Je suis d'accord et c'est à mon avis une piste de réflexion sur ce qu'il faudrait clarifier. À l'époque, on ne disposait pas de textes précis sur l'affectation en QER ou en QPR. La question qui se posait était de savoir s'il fallait transférer M. Elong Abé dans un autre établissement – ce qui a finalement été fait avec son placement en quartier d'isolement à Arles – ou s'il fallait l'orienter vers un QER. Cela aurait pu être réalisé dans le même établissement, puisqu'il y avait alors un QER à Condé-sur-Sarthe depuis septembre 2018, ou ailleurs. Je ne sais pas ce qui était envisagé et je ne dispose d'aucun élément sur ce point.
Compte tenu de mon habitude des pratiques en matière de transfèrements, j'imagine que l'on s'est tourné naturellement vers le JAPAT et le PNAT précisément parce qu'on était face à un détenu qu'ils suivaient.

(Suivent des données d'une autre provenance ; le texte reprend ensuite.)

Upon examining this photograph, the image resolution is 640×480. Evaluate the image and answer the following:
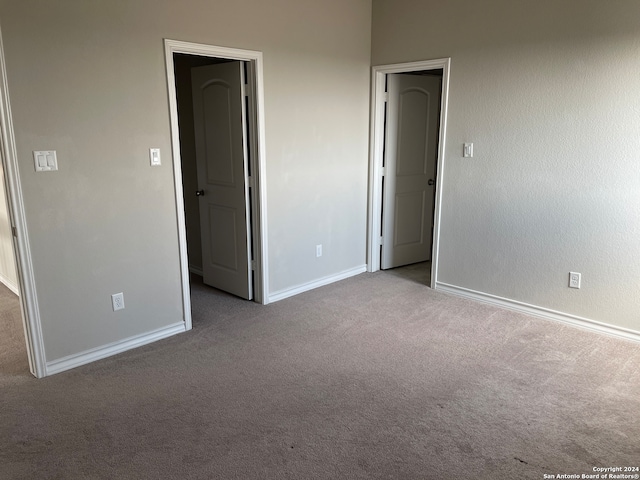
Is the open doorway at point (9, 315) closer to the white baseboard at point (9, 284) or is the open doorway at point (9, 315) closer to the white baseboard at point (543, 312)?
the white baseboard at point (9, 284)

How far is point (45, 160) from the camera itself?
2.79 metres

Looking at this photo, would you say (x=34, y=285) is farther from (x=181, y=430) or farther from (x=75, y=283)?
(x=181, y=430)

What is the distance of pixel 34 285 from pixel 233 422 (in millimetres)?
1466

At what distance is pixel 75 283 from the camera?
3.04m

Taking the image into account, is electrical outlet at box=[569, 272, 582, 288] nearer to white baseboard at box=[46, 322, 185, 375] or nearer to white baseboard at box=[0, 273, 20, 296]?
white baseboard at box=[46, 322, 185, 375]

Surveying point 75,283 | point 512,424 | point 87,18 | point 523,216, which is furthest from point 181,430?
point 523,216

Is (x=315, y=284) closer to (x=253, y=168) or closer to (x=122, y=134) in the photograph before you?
(x=253, y=168)

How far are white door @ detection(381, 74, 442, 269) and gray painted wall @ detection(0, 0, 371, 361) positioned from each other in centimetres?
94

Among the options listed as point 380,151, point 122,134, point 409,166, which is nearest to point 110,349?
point 122,134

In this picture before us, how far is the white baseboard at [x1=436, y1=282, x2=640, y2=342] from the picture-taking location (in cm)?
352

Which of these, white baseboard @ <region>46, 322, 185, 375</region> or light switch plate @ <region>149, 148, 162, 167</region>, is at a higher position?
light switch plate @ <region>149, 148, 162, 167</region>

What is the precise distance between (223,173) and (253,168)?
0.38 metres

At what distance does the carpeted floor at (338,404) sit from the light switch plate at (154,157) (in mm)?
1278

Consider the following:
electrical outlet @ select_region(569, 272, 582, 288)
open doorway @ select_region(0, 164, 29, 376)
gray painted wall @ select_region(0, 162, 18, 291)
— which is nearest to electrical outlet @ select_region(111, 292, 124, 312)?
open doorway @ select_region(0, 164, 29, 376)
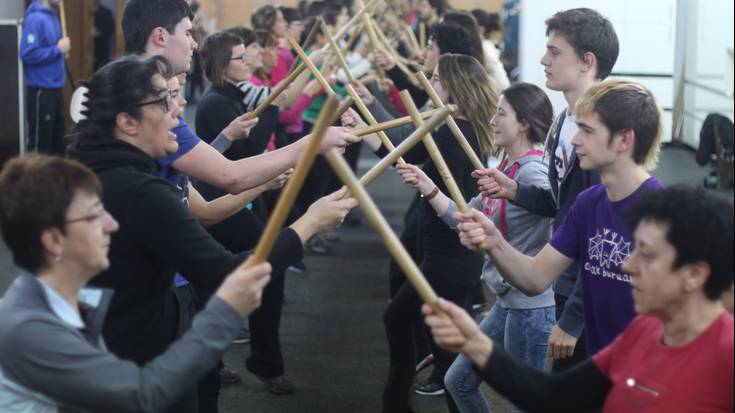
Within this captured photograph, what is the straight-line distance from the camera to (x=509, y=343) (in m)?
3.68

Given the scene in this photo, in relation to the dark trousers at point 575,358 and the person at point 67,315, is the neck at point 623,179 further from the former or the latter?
the person at point 67,315

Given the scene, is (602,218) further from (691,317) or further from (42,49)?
(42,49)

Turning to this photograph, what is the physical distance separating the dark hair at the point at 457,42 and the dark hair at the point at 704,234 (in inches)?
132

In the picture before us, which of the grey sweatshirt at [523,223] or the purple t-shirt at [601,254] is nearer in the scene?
the purple t-shirt at [601,254]

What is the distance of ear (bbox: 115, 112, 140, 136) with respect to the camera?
8.97 ft

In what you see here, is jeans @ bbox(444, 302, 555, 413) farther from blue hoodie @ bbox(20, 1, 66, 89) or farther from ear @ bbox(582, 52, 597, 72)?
blue hoodie @ bbox(20, 1, 66, 89)

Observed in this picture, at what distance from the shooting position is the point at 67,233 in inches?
85.8

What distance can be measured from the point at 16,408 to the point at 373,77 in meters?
6.23

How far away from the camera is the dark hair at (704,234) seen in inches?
82.8

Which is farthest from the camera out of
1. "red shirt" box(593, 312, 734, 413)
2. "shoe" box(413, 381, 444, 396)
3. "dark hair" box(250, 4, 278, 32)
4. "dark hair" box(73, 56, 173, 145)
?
"dark hair" box(250, 4, 278, 32)

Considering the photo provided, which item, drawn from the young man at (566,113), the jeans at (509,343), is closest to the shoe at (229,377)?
the jeans at (509,343)

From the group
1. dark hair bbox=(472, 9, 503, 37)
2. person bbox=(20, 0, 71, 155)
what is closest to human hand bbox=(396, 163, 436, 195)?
dark hair bbox=(472, 9, 503, 37)

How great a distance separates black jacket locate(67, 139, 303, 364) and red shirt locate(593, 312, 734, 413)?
0.90m

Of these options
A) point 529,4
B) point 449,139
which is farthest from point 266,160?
point 529,4
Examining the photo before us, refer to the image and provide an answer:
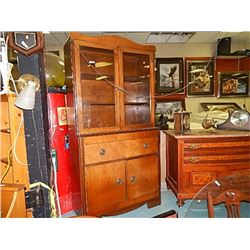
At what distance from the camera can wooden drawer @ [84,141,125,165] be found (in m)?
1.97

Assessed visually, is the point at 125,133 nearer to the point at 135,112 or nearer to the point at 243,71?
the point at 135,112

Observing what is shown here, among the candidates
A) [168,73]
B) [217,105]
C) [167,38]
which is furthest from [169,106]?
[167,38]

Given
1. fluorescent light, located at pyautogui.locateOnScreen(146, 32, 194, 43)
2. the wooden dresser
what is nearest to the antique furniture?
the wooden dresser

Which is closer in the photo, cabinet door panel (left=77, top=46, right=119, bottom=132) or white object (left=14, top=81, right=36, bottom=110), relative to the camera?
white object (left=14, top=81, right=36, bottom=110)

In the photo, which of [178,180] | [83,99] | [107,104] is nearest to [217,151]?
[178,180]

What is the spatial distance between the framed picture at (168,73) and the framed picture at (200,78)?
0.62ft

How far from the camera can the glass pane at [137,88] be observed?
2.45m

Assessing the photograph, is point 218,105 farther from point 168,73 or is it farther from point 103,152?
point 103,152

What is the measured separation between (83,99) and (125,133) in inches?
22.1

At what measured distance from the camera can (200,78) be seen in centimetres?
385

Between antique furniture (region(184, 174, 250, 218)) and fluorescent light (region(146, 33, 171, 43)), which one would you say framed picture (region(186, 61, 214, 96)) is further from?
antique furniture (region(184, 174, 250, 218))

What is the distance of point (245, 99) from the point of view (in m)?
3.96

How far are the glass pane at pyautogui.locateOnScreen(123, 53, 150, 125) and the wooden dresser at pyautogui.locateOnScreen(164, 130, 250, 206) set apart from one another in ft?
1.69
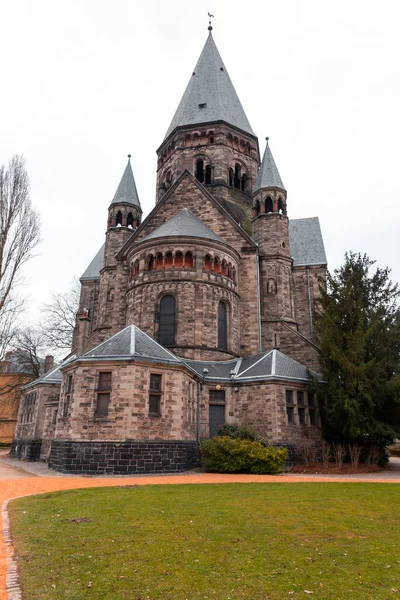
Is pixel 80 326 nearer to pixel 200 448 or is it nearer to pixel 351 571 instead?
pixel 200 448

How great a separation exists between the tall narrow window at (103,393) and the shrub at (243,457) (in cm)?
509

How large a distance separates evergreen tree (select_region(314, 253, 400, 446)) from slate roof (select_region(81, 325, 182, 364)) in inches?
325

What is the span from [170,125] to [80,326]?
21748 mm

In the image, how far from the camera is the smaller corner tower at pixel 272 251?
30.5 metres

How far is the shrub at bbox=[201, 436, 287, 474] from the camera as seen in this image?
65.4 ft

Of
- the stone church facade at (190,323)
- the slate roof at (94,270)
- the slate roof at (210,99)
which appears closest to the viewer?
the stone church facade at (190,323)

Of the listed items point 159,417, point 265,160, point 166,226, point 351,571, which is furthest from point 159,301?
point 351,571

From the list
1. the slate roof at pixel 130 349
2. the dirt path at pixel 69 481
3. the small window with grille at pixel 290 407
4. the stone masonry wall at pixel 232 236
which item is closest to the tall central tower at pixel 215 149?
the stone masonry wall at pixel 232 236

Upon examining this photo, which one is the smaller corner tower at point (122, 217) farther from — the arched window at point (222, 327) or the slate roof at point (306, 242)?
the slate roof at point (306, 242)

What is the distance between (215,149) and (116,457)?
1113 inches

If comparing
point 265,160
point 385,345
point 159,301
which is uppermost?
point 265,160

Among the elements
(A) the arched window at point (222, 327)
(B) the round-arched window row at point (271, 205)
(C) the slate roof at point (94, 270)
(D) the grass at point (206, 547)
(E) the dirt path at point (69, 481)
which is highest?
(B) the round-arched window row at point (271, 205)

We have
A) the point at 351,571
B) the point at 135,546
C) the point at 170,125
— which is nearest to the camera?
the point at 351,571

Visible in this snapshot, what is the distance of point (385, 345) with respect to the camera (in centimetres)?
Result: 2355
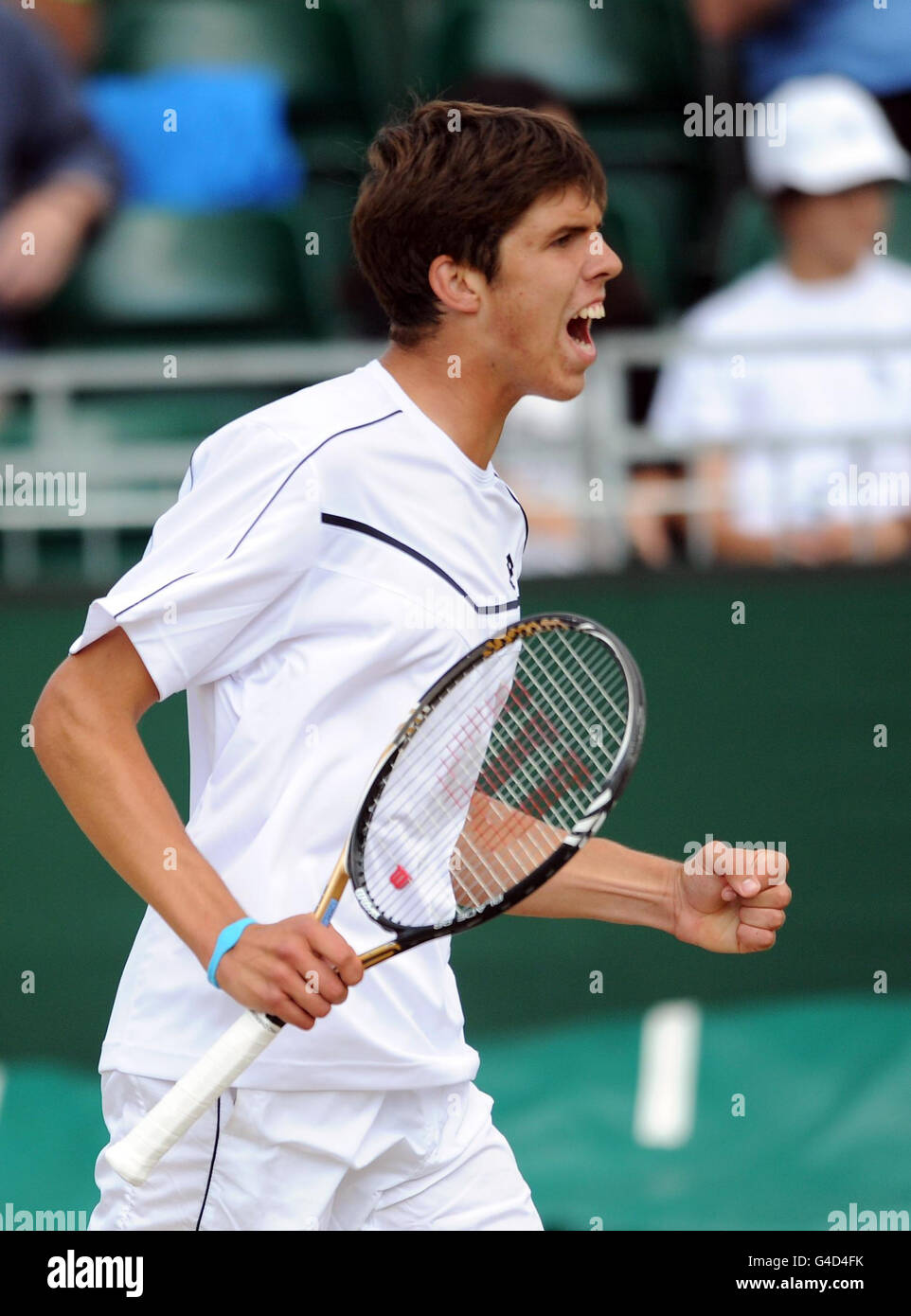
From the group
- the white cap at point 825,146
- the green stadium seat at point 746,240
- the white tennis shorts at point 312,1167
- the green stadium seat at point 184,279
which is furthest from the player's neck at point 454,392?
the green stadium seat at point 184,279

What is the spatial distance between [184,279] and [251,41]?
2.89 feet

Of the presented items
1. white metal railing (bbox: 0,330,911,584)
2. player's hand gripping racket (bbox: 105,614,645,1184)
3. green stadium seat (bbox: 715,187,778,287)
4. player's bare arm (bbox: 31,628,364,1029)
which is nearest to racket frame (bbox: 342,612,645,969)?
player's hand gripping racket (bbox: 105,614,645,1184)

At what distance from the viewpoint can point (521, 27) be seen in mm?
5230

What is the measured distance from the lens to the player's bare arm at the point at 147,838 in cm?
178

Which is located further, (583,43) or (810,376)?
(583,43)

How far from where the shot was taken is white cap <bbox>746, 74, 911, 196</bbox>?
4305 millimetres

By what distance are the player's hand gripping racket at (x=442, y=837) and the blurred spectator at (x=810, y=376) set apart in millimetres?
1757

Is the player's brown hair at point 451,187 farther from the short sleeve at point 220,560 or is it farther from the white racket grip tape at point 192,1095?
the white racket grip tape at point 192,1095

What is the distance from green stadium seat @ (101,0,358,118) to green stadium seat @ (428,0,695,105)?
0.27 meters

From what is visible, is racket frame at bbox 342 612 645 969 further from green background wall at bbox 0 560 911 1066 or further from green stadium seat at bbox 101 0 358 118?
green stadium seat at bbox 101 0 358 118

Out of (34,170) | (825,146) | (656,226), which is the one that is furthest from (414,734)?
(656,226)

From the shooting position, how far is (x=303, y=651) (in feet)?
6.48

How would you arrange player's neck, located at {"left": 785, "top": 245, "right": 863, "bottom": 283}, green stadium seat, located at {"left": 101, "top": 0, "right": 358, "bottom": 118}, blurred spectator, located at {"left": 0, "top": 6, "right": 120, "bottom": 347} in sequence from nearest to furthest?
player's neck, located at {"left": 785, "top": 245, "right": 863, "bottom": 283} < blurred spectator, located at {"left": 0, "top": 6, "right": 120, "bottom": 347} < green stadium seat, located at {"left": 101, "top": 0, "right": 358, "bottom": 118}

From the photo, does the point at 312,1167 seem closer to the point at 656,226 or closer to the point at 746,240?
the point at 746,240
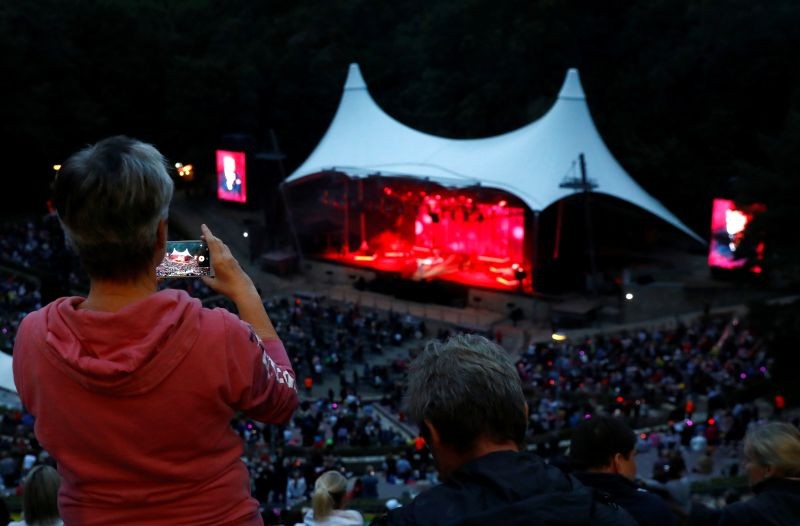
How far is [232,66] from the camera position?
3700cm

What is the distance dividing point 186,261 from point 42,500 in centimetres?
105

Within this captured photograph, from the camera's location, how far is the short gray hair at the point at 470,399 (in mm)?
1885

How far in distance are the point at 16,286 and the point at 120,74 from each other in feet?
48.8

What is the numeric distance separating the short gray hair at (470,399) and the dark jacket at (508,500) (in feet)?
0.25

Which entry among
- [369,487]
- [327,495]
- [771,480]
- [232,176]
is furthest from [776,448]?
[232,176]

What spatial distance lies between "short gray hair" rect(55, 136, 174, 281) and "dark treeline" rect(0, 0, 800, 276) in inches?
935

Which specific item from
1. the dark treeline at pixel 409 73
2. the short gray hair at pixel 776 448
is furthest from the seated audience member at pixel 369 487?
the dark treeline at pixel 409 73

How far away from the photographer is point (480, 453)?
189 centimetres

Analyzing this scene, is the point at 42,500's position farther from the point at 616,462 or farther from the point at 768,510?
the point at 768,510

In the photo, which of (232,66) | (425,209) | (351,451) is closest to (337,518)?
(351,451)

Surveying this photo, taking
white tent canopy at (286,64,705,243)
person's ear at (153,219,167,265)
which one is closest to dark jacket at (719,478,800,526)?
person's ear at (153,219,167,265)

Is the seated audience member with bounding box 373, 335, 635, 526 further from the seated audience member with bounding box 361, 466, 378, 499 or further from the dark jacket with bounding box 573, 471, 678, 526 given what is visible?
the seated audience member with bounding box 361, 466, 378, 499

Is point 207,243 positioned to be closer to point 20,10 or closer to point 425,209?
point 425,209

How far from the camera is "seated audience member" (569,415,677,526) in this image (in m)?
2.66
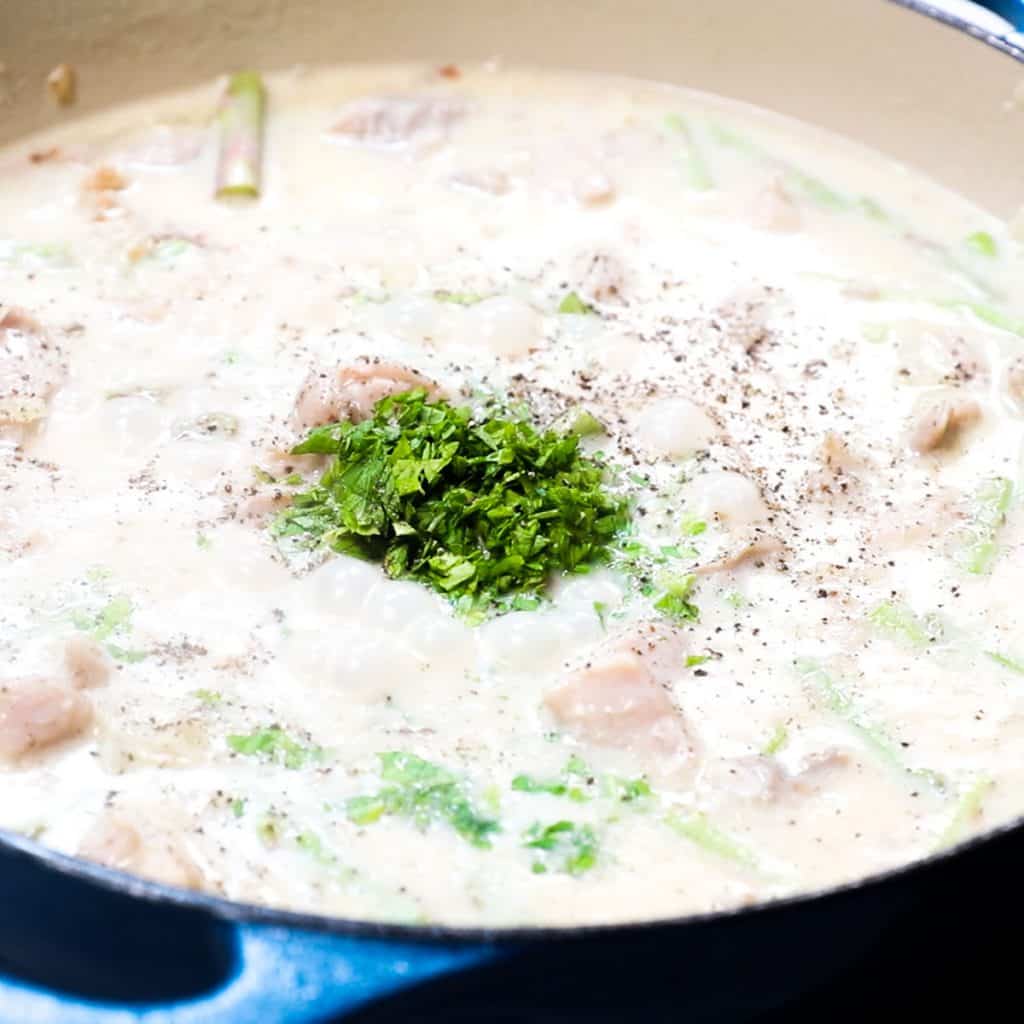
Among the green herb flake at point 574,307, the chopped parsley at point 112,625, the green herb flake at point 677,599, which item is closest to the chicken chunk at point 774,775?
the green herb flake at point 677,599

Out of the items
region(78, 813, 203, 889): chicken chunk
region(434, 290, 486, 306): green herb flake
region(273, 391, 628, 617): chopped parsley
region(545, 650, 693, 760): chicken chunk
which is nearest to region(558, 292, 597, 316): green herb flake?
region(434, 290, 486, 306): green herb flake

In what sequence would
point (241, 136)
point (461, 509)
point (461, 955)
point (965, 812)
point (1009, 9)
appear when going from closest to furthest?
point (461, 955), point (965, 812), point (461, 509), point (1009, 9), point (241, 136)

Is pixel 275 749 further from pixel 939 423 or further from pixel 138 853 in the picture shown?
pixel 939 423

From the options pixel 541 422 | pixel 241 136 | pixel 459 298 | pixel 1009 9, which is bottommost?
pixel 541 422

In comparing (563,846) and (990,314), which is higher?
(990,314)

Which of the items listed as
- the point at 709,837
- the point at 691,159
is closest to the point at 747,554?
the point at 709,837

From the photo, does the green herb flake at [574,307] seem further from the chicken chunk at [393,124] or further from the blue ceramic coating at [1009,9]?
the blue ceramic coating at [1009,9]
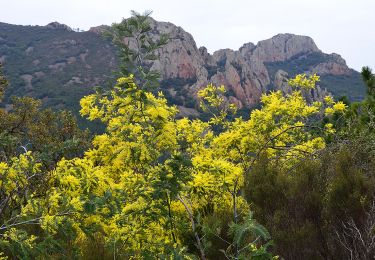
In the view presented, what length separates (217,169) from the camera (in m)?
5.85

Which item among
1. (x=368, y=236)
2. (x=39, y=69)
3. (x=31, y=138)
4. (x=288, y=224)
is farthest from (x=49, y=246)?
(x=39, y=69)

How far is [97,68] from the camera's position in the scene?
8819 centimetres

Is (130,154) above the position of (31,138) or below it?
above

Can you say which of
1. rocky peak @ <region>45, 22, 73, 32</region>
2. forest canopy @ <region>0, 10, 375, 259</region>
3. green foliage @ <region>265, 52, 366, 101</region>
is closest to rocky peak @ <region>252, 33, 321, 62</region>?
green foliage @ <region>265, 52, 366, 101</region>

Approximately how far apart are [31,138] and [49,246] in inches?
675

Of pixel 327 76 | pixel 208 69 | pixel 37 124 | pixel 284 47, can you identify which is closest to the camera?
pixel 37 124

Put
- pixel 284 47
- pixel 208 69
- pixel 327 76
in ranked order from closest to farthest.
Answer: pixel 208 69, pixel 327 76, pixel 284 47

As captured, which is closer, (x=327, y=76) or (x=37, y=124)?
(x=37, y=124)

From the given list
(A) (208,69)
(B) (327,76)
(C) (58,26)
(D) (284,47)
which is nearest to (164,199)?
(A) (208,69)

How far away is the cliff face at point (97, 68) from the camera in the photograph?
76375 millimetres

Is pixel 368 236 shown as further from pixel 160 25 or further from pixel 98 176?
pixel 160 25

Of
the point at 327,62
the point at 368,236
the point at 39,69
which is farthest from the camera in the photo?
the point at 327,62

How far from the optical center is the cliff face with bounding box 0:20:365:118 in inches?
3007

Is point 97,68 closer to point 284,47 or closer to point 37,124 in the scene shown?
point 37,124
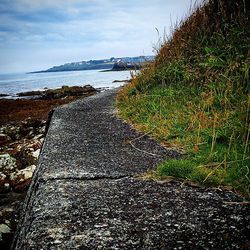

À l'époque, il n'existait certes pas de texte donnant compétence au PNAT et au JAPAT pour se prononcer sur un placement en QER ou en QPR, mais seulement un texte de portée générale sur la compétence du parquet et du JAP pour émettre un avis sur un changement d'affectation dans un quartier ou un établissement. C'est une différence importante. Les fameux articles R. 57-7-84-13 et suivants du code de procédure pénale n'ont été créés que six mois après l'avis, lors de la parution du décret du 31 décembre 2019.
Pour revenir à votre question initiale, je n'ai pas d'opinion sur le caractère potentiellement intrusif du PNAT car je n'ai jamais été confrontée à cette question. Je crois qu'au moment de l'avis, en juillet 2019, la doctrine de lutte contre la radicalisation était relativement récente puisqu'elle remontait à février 2017. L'agression contre Yvan Colonna intervient presque trois ans plus tard. Sauf erreur de ma part, par la suite et jusqu'à cette agression, aucune nouvelle demande d'avis n'a été formulée auprès du JAP ou du procureur, que ce soit de la part des magistrats antiterroristes ou des magistrats du lieu de détention.
Il est important, je le répète, de considérer le cadre juridique qui était en vigueur en 2019, au moment du rendu de l'avis. J'imagine que l'administration pénitentiaire a considéré logique de se tourner vers les magistrats spécialisés, en mesure de donner un avis éclairé relativement à un individu sur le degré de radicalisation duquel on s'interrogeait, et qui avait été condamné pour terrorisme. C'est à mon sens ce qui explique pourquoi le PNAT a alors été sollicité, et non le parquet du lieu de détention, par une sorte de jeu de miroirs avec le JAPAT.